WHAT YOU HAVE TO DO:
Continue the article on hammer thrower Anna Purchase from the point where it stops.

══ DOCUMENT SECTION

Hammer thrower on breaking down body image stereotypes, overcoming grief after her mum passed away and aims for Commonwealth medal

Hear Anna Purchase’s story and it’s difficult to not admire her as a person both on and off the field.

The 22-year-old hammer thrower is one of the next generation of athletes to aiming to carry on the legacy of Sophie Hitchon, who won Great Britain’s first ever Olympic medal in the event at Rio 2016.

Hitchon holds the 31st biggest throws in British history. Purchase is 32nd on that list but is ever improving and set a personal best of 70.63m back in California on April 9.

She also has a shot of her first major international medal at the Commonwealth Games, given the Brit’s personal best is the fourth highest on the list of athletes competing. World silver medallist Camryn Rogers is the heavy favourite but Purchase knows her well given they are part of the same training set-up.

Camryn Rogers (Getty)

Purchase is not a household figure but if she wins a medal in front of a 30,000 sell-out at Birmingham on a night dubbed Super Saturday II, then her story of overcoming grief and breaking down stereotypes will resonate with a lot of people.

She did not aspire to go to the Olympics after taking up hammer as a teenager in Nottingham. Naturally talented from a young age, Purchase had increased her personal best from 27m to 40m and one of her biggest backers was her mum.

This was most evident when Purchase received her first ever hammer for Christmas but soon her life turned upside down after her mum passed away after a tragic and unexpected heart attack in 2014.

“It was weird as everything fell apart,” Purchase says. “My parents were divorced and I lived with my mum. When she did me and my sister moved in with my dad and we moved schools. Everything changed and whole world was really shook.

“The only thing that remained constant was throwing so I kept going and went to training two or three times a week. It helped me through the grief.

════
══ RECORDED INFORMATION

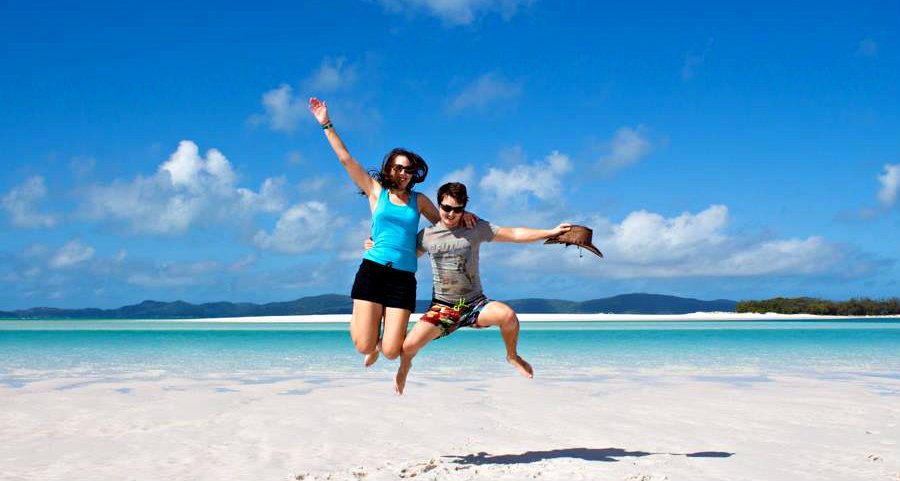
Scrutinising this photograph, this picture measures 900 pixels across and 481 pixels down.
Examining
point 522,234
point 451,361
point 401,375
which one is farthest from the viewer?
point 451,361

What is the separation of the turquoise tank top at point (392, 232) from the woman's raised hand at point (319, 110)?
33.3 inches

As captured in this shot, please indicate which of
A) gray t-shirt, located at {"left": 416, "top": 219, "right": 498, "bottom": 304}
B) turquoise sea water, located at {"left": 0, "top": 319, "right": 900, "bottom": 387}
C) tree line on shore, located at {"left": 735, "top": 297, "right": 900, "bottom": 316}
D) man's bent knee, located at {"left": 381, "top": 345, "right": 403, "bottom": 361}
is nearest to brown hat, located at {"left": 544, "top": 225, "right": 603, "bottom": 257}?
gray t-shirt, located at {"left": 416, "top": 219, "right": 498, "bottom": 304}

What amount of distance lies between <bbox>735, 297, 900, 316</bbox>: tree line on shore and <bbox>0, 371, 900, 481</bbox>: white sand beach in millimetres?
79202

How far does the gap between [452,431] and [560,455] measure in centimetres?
158

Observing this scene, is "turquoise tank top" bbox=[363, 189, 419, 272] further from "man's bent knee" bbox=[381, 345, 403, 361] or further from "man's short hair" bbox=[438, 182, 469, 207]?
"man's bent knee" bbox=[381, 345, 403, 361]

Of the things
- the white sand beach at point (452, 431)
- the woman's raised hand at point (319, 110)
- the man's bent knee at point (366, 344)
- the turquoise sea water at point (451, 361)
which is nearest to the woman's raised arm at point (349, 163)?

════

REPLY:
“She knew I enjoyed it a lot and she always committed everything she could to get us to what we loved. She was a single mum and give everything so that I could succeed. I know that she’ll be super super proud of what I’m doing right now. Sadly she’s not here to see it.”

Making her mum proud drives Purchase forward. Amidst the grief, the constant in her life was throwing the hammer.

Never one to stay in a single location, Purchase tried her luck at various training camps around the globe. In 2016 she travelled to Nebraska by herself on a sports scholarship and then during the pandemic trained in Australia, living with her ex-boyfriend. A lot of this was to overcome the impact of Covid after Purchase caught it in the US and ended up in hospital.

She now trains under the remit of Mohamad Saatara, coach of both Canadian Rogers and world silver discus medallist Mykolas Alekna.

Mykolas Alekna (Getty)

“I honestly think I had no idea what I was doing,” Purchase adds. “I ended up going out to America when I was 16 and at the time I liked hammer but I also wanted to travel. Moving continents when I was 18 took a a lot but it’s when I figured that as a person I’m very resilient.

“We’ve been able to push each other I think I’ve beaten her once or twice with the light hammer. She’s [Rogers] a very inspirational athlete to be around just in the sense of how she holds herself. If I ever have a question about anything then she’ll say what she’s been through. I’m going to be back with my little group at the Commonwealth Games. It’s a real family atmosphere.”

Hammer throwing is one of the most repetitive disciplines within athletics and a lot of success is based on rhythm and muscle awareness. So Purchase has tactics drawn on her hand given she also has a tendency to overthink.

Simplicity is key but so is awareness.

The event will not shine in the headlines like the 200m, 800m or 400m hurdle races and Purchase wants to try and change that. A medal is one way of doing it but her outspoken nature on breaking down stereotypes on body image is another.

Both Holly Bradshaw and Eilish McColgan have already come out publicly and talked about their experiences of trolling online and battling comments around their health.

Purchase is now doing the same.

“To see a girl [Hitchon] who doesn’t match stereotypically someone who doesn’t match as a thrower was a big deal,” she says. “I always hear ‘you don’t look like a thrower’, so to see someone who was small, petit and pretty glamorous I would say as a thrower, and to succeed, made me think I could do it too. I didn’t need anyone to tell me what I should look like.

“Society has images of what athletes should look like. I know a big one for hammer throwing is Miss Trunchbull but she was mean and a lot bigger. I’ve been told I look like a gymnast and get told I’m too small for a thrower. I’ve had that since 2014. If you listen to people around you who tell you what to look like or how to act then you’re going to stop.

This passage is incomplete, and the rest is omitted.